Peter threw back the last of his mashed potatoes, while Aunt May and Uncle Ben were still halfway through their meals.
"Do we have any more, Aunt May?"
"I'm afraid not sweetie. You've taken the last of what I cooked."
Uncle Ben looked suspiciously across the table at him.
"What's with your appetite? You've been devouring huge portions of everything lately."
Though both his great-aunt and great-uncle were in their early sixties, Aunt May hit her husband in the arm with the force of a younger woman.

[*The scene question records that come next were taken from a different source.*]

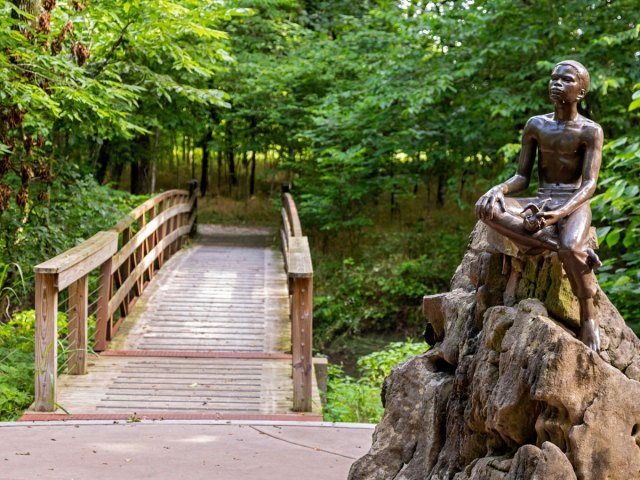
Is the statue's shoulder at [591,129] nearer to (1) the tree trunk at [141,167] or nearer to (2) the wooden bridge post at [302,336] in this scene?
(2) the wooden bridge post at [302,336]

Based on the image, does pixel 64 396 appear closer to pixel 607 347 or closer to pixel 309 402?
pixel 309 402

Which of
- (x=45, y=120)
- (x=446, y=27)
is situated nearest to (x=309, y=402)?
(x=45, y=120)

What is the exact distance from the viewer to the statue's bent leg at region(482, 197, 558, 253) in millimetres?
3449

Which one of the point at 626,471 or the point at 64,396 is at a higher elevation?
the point at 626,471

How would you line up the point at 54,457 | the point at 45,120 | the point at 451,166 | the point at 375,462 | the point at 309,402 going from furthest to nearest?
the point at 451,166 → the point at 45,120 → the point at 309,402 → the point at 54,457 → the point at 375,462

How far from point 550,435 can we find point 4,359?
5.57 meters

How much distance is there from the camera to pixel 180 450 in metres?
5.44

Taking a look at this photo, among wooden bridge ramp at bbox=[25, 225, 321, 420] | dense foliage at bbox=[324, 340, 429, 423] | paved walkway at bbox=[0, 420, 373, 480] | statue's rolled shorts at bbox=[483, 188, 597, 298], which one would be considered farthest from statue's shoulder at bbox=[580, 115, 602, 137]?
wooden bridge ramp at bbox=[25, 225, 321, 420]

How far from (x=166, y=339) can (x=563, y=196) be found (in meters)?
5.98

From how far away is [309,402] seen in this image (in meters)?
6.77

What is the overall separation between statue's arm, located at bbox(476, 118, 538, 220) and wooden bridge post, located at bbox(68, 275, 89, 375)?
4.57 m

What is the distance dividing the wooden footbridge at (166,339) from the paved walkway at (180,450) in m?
0.45

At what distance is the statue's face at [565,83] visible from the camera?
354 centimetres

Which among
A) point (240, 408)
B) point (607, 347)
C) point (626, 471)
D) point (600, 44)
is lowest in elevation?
point (240, 408)
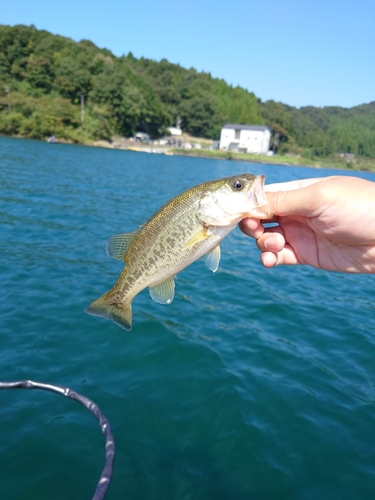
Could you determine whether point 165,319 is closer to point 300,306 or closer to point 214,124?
point 300,306

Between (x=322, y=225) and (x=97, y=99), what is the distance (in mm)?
109268

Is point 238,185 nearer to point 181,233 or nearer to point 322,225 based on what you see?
point 181,233

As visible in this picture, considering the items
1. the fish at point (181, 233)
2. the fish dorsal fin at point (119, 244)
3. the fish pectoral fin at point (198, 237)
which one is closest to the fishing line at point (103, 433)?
the fish at point (181, 233)

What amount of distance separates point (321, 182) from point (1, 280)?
9.13m

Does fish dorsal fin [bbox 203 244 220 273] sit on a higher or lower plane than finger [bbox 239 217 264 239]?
lower

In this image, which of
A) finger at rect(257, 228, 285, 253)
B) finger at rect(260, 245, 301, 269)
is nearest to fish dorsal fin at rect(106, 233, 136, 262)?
finger at rect(257, 228, 285, 253)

"Shush. He's a growing boy, it's perfectly natural for him to have an appetite."
Peter was pretty sure this appetite wasn't natural.
He removed the measuring tape from around his bicep, and picked up the pen on his desk. It was the last of his measurements, and, like the others, he was noticeably changing.
It was now just under four days since he was bitten by Tiny, and not only had both hands sprouted microscopic hairs, but his body was becoming more toned. He was skinny and flabby to begin with, so the changes were all the more noticeable. His appetite seemed to have increased – he'd found himself eating what felt like double his normal portions at the dinner table. It made sense – his body couldn't increase its size without getting the energy from somewhere.
Having said that, there was the creature known as 'The Incredible Hulk' that had torn across middle America when he was a little boy, and seemed to change its size from hour to hour. But, as far as Peter knew, that was the only creature in the world to have broken the basic scientific principle.
Peter had chickened out of telling Connors about the changes he was going through, and hadn't mentioned them to his doctor. (He imagined this would be beyond his doctor's experience.)
Nervously, Peter removed his trousers, and felt the bristles that had grown beneath his knees. He placed both his hands and knees against the wall of his bedroom, and began climbing. As if that wasn't remarkable enough, he was soon upside down on the ceiling. With the blood rushing to his head, he began to feel dizzy, and climbed back down.
He wasn't sure if he was imagining it, but the dizzy spells seemed to be getting less severe.
Peter had been reading scientific papers on genetics and mutations more regularly since working with Doc Connors. Connors had recommended a number of papers he might find interesting, and while a number of them were incomprehensible, he'd learned a lot.
Doctor Xavier's Mutations and The Future of Evolution, focused entirely on natural adaptions, didn't seem to apply to his own changes. Peter found more practical help in Genetics at the Subatomic Level. Written by Banner and Sterns, it was an unfinished work based partially on their own experiences at Los Diablos, and the changes undergone twenty years earlier by the team of astronauts known as the 'Fantastic Four'.
Peter had trouble with the technical language, and his understanding wasn't helped by the fact that the pair passed away before they could complete their work. Nevertheless, it was the closest to an understanding any scientists had been able to work out.
It seemed, based on Banner and Sterns' work, that these spiders had some sort of access to subatomic genetics, that he was being altered in the same way that the Fantastic Four and the nameless individual who became The Hulk had been.
He desperately hoped that his changes would turn out to be more akin to those experienced by Reed Richards than The Hulk.